A 1998 Subaru Outback, my fourth line backup vehicle for my EDC outback.

It was parked outside in summer of 2019, half a tank of regular ethanol fuel, battery vintage 2014.

Not touched until yesterday.

As you would suspect, battery stone dead, not enough voltage to even light up the dash.

I took the battery out, stuck it on my trickle charger overnight.

The test.....will a car left abandoned in such a state start, and will a battery left discharged for two years take enough of a charge to start said vehicle?

Result. Battery charged to 12.8 volts overnight.

Placed battery back in vehicle and attempted to start.

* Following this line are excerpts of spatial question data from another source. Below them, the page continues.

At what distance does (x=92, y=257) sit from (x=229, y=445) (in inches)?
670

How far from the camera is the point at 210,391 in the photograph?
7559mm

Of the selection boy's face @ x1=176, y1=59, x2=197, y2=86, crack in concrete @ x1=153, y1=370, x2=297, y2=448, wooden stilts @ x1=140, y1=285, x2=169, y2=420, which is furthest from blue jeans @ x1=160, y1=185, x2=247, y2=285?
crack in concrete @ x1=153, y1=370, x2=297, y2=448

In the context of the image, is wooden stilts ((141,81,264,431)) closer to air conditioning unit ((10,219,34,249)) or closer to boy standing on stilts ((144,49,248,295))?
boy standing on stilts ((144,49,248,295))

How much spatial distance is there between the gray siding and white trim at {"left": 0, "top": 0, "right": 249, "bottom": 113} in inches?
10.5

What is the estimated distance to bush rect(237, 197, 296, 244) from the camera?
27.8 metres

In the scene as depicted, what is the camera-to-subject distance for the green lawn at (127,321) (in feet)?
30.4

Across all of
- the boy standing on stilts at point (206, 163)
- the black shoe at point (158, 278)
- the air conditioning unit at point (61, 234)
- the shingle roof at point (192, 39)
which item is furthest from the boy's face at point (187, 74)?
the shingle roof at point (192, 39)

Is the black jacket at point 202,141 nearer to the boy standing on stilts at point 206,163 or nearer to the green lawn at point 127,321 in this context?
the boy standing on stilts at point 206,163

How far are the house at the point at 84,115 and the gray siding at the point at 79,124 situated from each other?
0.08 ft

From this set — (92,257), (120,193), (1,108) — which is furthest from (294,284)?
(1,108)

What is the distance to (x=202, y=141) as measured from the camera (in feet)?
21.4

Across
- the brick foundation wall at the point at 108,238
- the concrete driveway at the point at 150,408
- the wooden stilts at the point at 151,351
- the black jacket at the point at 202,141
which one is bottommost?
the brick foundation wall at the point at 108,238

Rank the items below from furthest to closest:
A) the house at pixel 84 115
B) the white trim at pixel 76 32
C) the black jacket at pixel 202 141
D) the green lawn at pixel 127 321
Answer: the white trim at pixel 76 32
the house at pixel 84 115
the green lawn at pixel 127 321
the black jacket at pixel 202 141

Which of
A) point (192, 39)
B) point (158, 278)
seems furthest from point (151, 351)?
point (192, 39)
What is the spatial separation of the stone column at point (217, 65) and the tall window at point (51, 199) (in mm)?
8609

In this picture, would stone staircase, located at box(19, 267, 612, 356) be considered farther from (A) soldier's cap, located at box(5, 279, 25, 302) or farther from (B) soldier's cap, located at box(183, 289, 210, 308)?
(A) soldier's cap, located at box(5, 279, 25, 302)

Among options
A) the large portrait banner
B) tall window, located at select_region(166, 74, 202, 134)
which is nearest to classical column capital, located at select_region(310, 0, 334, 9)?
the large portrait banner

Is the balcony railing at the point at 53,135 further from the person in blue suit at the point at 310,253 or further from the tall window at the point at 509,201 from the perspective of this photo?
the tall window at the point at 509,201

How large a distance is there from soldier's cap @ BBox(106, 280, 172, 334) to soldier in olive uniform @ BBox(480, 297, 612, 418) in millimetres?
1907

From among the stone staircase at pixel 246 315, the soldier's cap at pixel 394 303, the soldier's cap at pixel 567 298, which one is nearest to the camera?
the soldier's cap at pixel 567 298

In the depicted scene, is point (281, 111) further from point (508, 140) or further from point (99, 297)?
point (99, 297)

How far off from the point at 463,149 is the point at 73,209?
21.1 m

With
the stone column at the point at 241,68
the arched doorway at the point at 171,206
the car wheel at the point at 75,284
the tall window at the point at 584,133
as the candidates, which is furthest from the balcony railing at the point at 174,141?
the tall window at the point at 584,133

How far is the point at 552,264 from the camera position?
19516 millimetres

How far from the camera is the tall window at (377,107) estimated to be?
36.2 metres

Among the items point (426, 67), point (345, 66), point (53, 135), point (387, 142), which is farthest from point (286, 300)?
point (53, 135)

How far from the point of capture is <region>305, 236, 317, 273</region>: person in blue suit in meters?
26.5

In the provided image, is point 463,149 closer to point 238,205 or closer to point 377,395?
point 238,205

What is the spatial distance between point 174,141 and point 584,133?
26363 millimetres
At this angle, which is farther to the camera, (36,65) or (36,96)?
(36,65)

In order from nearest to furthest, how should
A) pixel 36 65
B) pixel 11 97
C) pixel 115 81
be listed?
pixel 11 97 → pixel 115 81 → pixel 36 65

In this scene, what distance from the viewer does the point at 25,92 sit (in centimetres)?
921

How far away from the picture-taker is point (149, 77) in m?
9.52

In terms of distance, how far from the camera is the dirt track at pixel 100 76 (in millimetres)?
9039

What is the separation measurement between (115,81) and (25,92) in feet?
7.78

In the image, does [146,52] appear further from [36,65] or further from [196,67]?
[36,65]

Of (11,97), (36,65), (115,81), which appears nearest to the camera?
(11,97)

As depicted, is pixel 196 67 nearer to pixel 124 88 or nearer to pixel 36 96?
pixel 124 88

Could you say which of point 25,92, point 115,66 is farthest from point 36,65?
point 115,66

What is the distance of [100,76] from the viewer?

Vehicle started immediately, ran hot, straight and true.

After about three minutes idle, engine bogged down, stumbled and died. I restarted it and it run rough for a few seconds, stabilized and was fine, although check engine light did come on.

On a short test drive power seemed less than usual, but engine ran perfectly.
 
The test subject:

A 1998 Subaru Outback, my fourth line backup vehicle for my EDC outback.

It was parked outside in summer of 2019, half a tank of regular ethanol fuel, battery vintage 2014.

Not touched until yesterday.

As you would suspect, battery stone dead, not enough voltage to even light up the dash.

I took the battery out, stuck it on my trickle charger overnight.

The test.....will a car left abandoned in such a state start, and will a battery left discharged for two years take enough of a charge to start said vehicle?

Result. Battery charged to 12.8 volts overnight.

Placed battery back in vehicle and attempted to start.

Vehicle started immediately, ran hot, straight and true.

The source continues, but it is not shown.